The comptime reflection in zig seems particularly powerful. Proc macros are just so difficult to write that I often just introduce a bunch of code duplication instead. As const rust gets better and better, I wonder if you could eventually add something like comptime to rust.


It is very good comparison, I've recently switched to Zig from rust so I can answer some questions if you're curious.

Regarding comptime, it's not just that you basically have proc-macros available everywhere and you just need to use one keyword. It's rather a combination of comptime, duck-typing (comptime functions often take any type/struct/tagged-union), lazy-evaluation (only used functions are type-checked) and memoization (comptime is guaranteed to point to the same memory so you can easily do string interning for example).

That together with introspection and ability to unroll loops in comptime make it very easy to do any kind of meta-programming. You can also throw compile time errors and do various assertions yourself, so while it's true that Zig by default is not as memory-safe as Rust, it is also true that it's very easy to add custom checks which you couldn't do in rust. Or it wouldn't be so easy so you wouldn't do it.

Also pointers are not so scary in Zig, especially if you know that certain things live only until end of frame for example and then you can scrap everything.

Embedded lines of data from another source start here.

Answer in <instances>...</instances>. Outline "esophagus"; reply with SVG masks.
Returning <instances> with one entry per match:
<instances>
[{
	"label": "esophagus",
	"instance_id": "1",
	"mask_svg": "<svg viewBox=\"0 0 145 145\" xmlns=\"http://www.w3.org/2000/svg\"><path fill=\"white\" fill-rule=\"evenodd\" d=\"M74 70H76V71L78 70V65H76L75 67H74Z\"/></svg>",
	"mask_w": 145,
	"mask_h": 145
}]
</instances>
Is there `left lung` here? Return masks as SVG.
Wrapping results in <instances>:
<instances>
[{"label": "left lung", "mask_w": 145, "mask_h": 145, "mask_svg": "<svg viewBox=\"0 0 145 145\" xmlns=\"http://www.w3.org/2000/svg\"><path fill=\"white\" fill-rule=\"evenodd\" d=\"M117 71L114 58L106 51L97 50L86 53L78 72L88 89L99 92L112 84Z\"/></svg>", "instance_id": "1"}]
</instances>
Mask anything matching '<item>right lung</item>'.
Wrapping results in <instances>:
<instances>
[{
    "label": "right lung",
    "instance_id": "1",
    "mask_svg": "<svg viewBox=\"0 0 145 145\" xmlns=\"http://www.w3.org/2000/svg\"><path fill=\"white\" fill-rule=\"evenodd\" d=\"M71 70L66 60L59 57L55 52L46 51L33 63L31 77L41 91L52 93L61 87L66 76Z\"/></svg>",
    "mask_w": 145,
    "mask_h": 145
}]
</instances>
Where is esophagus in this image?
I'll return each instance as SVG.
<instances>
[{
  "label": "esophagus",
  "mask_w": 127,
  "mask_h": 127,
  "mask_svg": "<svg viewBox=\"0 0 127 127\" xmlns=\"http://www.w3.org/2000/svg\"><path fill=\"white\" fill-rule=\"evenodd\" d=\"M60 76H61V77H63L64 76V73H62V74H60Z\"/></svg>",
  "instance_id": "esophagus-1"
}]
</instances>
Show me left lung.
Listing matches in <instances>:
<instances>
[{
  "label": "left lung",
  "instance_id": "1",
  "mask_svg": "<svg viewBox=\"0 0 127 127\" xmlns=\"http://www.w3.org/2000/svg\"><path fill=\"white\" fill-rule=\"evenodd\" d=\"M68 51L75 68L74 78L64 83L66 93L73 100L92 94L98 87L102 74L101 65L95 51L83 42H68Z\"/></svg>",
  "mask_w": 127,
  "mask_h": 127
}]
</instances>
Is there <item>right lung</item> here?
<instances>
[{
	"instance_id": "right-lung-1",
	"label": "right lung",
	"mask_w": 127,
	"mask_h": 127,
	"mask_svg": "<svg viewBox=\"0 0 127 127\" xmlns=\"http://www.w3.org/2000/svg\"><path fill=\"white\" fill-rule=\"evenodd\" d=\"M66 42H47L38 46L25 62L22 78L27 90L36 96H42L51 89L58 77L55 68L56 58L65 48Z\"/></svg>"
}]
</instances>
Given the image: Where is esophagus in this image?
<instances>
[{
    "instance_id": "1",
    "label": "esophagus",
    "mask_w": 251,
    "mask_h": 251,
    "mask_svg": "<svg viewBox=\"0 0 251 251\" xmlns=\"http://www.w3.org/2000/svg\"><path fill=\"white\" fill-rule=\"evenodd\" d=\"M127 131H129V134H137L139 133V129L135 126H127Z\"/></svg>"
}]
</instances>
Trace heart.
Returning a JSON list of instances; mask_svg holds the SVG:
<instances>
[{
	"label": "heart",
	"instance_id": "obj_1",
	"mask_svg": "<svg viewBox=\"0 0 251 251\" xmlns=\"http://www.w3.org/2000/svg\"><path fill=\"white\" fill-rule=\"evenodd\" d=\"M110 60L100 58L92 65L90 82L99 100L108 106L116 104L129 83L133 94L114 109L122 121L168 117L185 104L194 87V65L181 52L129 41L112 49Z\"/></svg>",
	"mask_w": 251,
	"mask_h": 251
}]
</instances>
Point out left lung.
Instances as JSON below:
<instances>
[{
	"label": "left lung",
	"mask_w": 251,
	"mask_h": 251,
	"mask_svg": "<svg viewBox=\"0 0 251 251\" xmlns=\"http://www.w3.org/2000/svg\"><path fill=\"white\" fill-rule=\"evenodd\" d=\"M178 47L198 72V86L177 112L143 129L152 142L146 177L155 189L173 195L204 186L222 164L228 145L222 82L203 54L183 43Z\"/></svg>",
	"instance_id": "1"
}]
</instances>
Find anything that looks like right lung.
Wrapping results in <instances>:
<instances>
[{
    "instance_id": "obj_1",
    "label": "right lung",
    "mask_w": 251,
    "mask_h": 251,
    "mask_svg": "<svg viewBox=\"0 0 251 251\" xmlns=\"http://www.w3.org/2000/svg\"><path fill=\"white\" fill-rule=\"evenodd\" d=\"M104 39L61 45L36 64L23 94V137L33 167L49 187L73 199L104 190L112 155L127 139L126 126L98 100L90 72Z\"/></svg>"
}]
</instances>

This is also possible in rust but people don't do that so much.

But to be honest, I think I've learned a lot about safety in Rust and it definitely made me better programmer, I just don't want to do it anymore :)


I'll paraphrase something I once heard, -- "There are two types of Rust programmers: 1) Functional programmers who want to go fast/er, and 2) those that want to type check their assembly." This is an article for type 2).


It's a really good review / set of thoughts, mostly still representing the current understanding of Rust and Zig.